───── GIVEN DATA ─────

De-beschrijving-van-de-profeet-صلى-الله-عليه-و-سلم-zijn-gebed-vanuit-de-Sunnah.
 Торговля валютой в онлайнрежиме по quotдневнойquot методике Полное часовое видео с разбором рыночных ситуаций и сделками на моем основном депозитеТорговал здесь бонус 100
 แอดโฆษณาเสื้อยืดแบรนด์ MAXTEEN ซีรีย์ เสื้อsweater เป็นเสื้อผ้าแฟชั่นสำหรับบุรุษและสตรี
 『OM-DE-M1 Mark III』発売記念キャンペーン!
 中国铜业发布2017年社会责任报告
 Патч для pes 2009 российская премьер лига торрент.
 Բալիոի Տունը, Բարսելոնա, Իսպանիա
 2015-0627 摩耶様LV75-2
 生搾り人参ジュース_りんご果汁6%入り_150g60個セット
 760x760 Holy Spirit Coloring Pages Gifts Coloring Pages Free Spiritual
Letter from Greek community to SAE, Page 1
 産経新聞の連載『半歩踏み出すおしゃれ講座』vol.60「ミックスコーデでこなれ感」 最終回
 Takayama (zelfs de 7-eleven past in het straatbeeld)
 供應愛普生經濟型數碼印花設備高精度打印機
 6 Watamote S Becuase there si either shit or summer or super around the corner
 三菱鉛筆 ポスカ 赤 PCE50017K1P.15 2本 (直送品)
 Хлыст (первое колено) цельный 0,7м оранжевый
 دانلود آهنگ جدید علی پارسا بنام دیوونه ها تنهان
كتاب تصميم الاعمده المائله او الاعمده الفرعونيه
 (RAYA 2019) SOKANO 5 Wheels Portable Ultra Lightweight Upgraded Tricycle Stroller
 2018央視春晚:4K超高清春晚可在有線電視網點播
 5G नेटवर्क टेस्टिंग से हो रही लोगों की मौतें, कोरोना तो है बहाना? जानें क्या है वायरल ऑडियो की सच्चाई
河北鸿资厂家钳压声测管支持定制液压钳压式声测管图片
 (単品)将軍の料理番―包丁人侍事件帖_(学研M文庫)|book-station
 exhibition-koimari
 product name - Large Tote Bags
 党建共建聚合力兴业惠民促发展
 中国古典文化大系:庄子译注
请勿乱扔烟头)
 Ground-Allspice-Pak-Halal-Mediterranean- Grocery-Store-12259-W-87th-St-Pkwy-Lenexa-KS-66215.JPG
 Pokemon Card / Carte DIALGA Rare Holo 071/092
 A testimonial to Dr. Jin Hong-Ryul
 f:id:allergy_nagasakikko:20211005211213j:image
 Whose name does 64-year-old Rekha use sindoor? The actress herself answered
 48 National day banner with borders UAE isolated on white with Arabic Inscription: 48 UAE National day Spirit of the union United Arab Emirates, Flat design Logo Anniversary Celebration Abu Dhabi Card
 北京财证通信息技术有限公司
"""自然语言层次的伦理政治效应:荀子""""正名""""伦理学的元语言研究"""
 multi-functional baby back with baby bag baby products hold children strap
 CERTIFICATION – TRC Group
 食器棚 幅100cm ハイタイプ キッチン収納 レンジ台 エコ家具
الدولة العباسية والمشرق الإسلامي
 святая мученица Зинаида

─────

- TASK BRIEF: Transcribe the records in full, so that each line reads exactly as before.

- RESPONSE TO THIS EXERCISE:
De-beschrijving-van-de-profeet-صلى-الله-عليه-و-سلم-zijn-gebed-vanuit-de-Sunnah.
 Торговля валютой в онлайнрежиме по quotдневнойquot методике Полное часовое видео с разбором рыночных ситуаций и сделками на моем основном депозитеТорговал здесь бонус 100
 แอดโฆษณาเสื้อยืดแบรนด์ MAXTEEN ซีรีย์ เสื้อsweater เป็นเสื้อผ้าแฟชั่นสำหรับบุรุษและสตรี
 『OM-DE-M1 Mark III』発売記念キャンペーン!
 中国铜业发布2017年社会责任报告
 Патч для pes 2009 российская премьер лига торрент.
 Բալիոի Տունը, Բարսելոնա, Իսպանիա
 2015-0627 摩耶様LV75-2
 生搾り人参ジュース_りんご果汁6%入り_150g60個セット
 760x760 Holy Spirit Coloring Pages Gifts Coloring Pages Free Spiritual
Letter from Greek community to SAE, Page 1
 産経新聞の連載『半歩踏み出すおしゃれ講座』vol.60「ミックスコーデでこなれ感」 最終回
 Takayama (zelfs de 7-eleven past in het straatbeeld)
 供應愛普生經濟型數碼印花設備高精度打印機
 6 Watamote S Becuase there si either shit or summer or super around the corner
 三菱鉛筆 ポスカ 赤 PCE50017K1P.15 2本 (直送品)
 Хлыст (первое колено) цельный 0,7м оранжевый
 دانلود آهنگ جدید علی پارسا بنام دیوونه ها تنهان
كتاب تصميم الاعمده المائله او الاعمده الفرعونيه
 (RAYA 2019) SOKANO 5 Wheels Portable Ultra Lightweight Upgraded Tricycle Stroller
 2018央視春晚:4K超高清春晚可在有線電視網點播
 5G नेटवर्क टेस्टिंग से हो रही लोगों की मौतें, कोरोना तो है बहाना? जानें क्या है वायरल ऑडियो की सच्चाई
河北鸿资厂家钳压声测管支持定制液压钳压式声测管图片
 (単品)将軍の料理番―包丁人侍事件帖_(学研M文庫)|book-station
 exhibition-koimari
 product name - Large Tote Bags
 党建共建聚合力兴业惠民促发展
 中国古典文化大系:庄子译注
请勿乱扔烟头)
 Ground-Allspice-Pak-Halal-Mediterranean- Grocery-Store-12259-W-87th-St-Pkwy-Lenexa-KS-66215.JPG
 Pokemon Card / Carte DIALGA Rare Holo 071/092
 A testimonial to Dr. Jin Hong-Ryul
 f:id:allergy_nagasakikko:20211005211213j:image
 Whose name does 64-year-old Rekha use sindoor? The actress herself answered
 48 National day banner with borders UAE isolated on white with Arabic Inscription: 48 UAE National day Spirit of the union United Arab Emirates, Flat design Logo Anniversary Celebration Abu Dhabi Card
 北京财证通信息技术有限公司
"""自然语言层次的伦理政治效应:荀子""""正名""""伦理学的元语言研究"""
 multi-functional baby back with baby bag baby products hold children strap
 CERTIFICATION – TRC Group
 食器棚 幅100cm ハイタイプ キッチン収納 レンジ台 エコ家具
الدولة العباسية والمشرق الإسلامي
 святая мученица Зинаида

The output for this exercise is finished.